Conway's light on the shadow of Mordell

TL;DR

This paper explores the shadow solutions of the Mordell Diophantine equation using Conway's topograph and Pell's equation, revealing growth patterns via Lyapunov functions and extending concepts from Markov triples.

Contribution

It introduces a novel approach to analyze Mordell triples through shadow solutions, connecting them with Conway's topograph and Pell's equation solutions.

Findings

Shadow solutions of Mordell triples are explicitly described.

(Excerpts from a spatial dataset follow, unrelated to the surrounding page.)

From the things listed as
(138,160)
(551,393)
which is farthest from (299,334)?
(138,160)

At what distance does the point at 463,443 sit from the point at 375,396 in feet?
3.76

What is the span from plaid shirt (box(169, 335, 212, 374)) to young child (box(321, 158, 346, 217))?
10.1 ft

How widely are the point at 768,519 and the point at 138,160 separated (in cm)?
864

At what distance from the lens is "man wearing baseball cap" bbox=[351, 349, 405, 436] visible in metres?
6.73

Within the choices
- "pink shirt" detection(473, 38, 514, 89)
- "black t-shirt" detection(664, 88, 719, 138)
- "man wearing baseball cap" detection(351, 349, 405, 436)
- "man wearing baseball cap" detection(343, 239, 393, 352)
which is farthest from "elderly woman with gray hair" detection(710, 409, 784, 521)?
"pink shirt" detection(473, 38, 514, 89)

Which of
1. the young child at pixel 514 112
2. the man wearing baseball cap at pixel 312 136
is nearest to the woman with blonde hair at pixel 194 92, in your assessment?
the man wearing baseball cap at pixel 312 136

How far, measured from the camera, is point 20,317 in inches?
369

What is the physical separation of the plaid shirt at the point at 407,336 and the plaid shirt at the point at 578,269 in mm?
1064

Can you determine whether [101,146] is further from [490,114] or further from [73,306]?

Growth of solutions along paths is characterized by Lyapunov functions.

Connections between Mordell solutions, Conway topograph, and Pell's equation are established.

Abstract

Recently Valentin Ovsienko introduced a ``shadow" version of the celebrated Markov triples as the solutions of certain version of Markov equation over dual numbers. We will discuss similar question for the Mordell Diophantine equation $$ X^2+Y^2+Z^2=2XYZ+1. $$ We will see that the shadows of the special solution $(1,1,1)$ can be described using the original Conway topograph of the values of binary quadratic forms. The shadows of other Mordell triples will be written explicitly in terms of the corresponding solutions of Pell's equation. Their growth along the paths on the Conway topograph is described in terms of the Lyapunov function of the Euclid tree.